Porsche has learned its lesson and appointed a new CEO in January this year. At the organizational level, it aims to streamline management structures, reduce reporting layers, and eliminate bureaucracy. To cut costs and improve efficiency, Porsche announced a new round of layoffs on March 11, planning to reduce approximately 3,900 positions by 2029...
The capital markets reacted swiftly. Today, JPMorgan quickly lowered Porsche's target price from €58 to €50. Since 2021, Porsche's stock price has fallen by more than 60%.

3
Is Porsche China's Future Bleak?
In fact, Porsche is well aware that it's not that the global high-end luxury electric vehicle market is 'immature,' but rather that Porsche's high-end electric vehicles are losing their technological edge, and prices cannot be lowered, or the collapse would happen even faster.
Take the Chinese market as an example. In 2025, Porsche's sales in China were still dominated by the Cayenne and Panamera, with 16,800 and 12,173 units delivered, respectively—both internal combustion engine models. Porsche's pure electric model, the Taycan, sold only 992 units in China, while the pure electric Macan sold 1,313 units. Despite selling fewer than a thousand units, the Taycan still won't see price reductions.
Analysts point out that the main reasons for Porsche's sluggish electric vehicle sales include: first, outdated platforms, which some consumers view as 'converted from internal combustion engines'; second, low intelligence levels in the infotainment system and insufficient localization; third, Porsche is gradually shutting down its self-built charging stations, integrating charging services under the Volkswagen Group... Once this unique 'premium' experience disappears, consumers willing to pay high prices may follow suit.
To address declining sales, Porsche China closed numerous dealerships in 2025. Data shows that the number of dealers shrank from 150 to 114 in 2025, with plans to further reduce to 80 in 2026. During this process, several incidents of dealers 'absconding' also occurred.
In December 2025, two Porsche centers in Zhengzhou Zhongyuan and Guiyang Mengguan under the Dong'an Group abruptly closed, with staff unreachable, showroom vehicles cleared, and some owners unable to take delivery of their cars. After the incident escalated, Porsche had to act swiftly to 'extinguish the fire' and appease consumers. However, the negative impact of such incidents may persist...

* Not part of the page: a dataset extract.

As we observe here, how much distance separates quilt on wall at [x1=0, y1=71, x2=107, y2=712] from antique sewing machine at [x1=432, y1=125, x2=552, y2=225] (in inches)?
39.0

Michael Leiters, the newly appointed global CEO in January this year, clearly stated that Porsche will not localize production in China and refuses to engage in price wars. This stance means consumers are unlikely to see Porsches sold at 50% or 70% discounts. Porsche still hopes to maintain its 'high-end brand' image. He also mentioned that this year, the focus in China will be on tapping into remaining demand for internal combustion engine vehicles and advancing mass production of the pure electric Cayenne.
Admittedly, this is a move born out of necessity. Internal combustion engine vehicles can still be sold for a few more years, given the existing customer base; the pure electric Cayenne can also meet the demands of some younger consumers.
Why aren't Porsche's electric vehicles selling? There are many opinions among netizens. Some say domestic high-end electric vehicles 'completely outperform' Porsche, comparing the Xiaomi SU7 to the Porsche Taycan (Xiaomi SU7 sold 250,000 units in 2025) and the Xiaomi YU7 to the pure electric Cayenne, though these claims are controversial.

Other netizens summarize that Porsche is now like a 'cornered beast': its electric vehicle technology is inadequate, and the market doesn't recognize it; returning to internal combustion engines means it must hold firm on prices without reducing them; this back-and-forth approach has resulted in financial losses and a shrinking market...
Is Porsche really doomed? What do you think?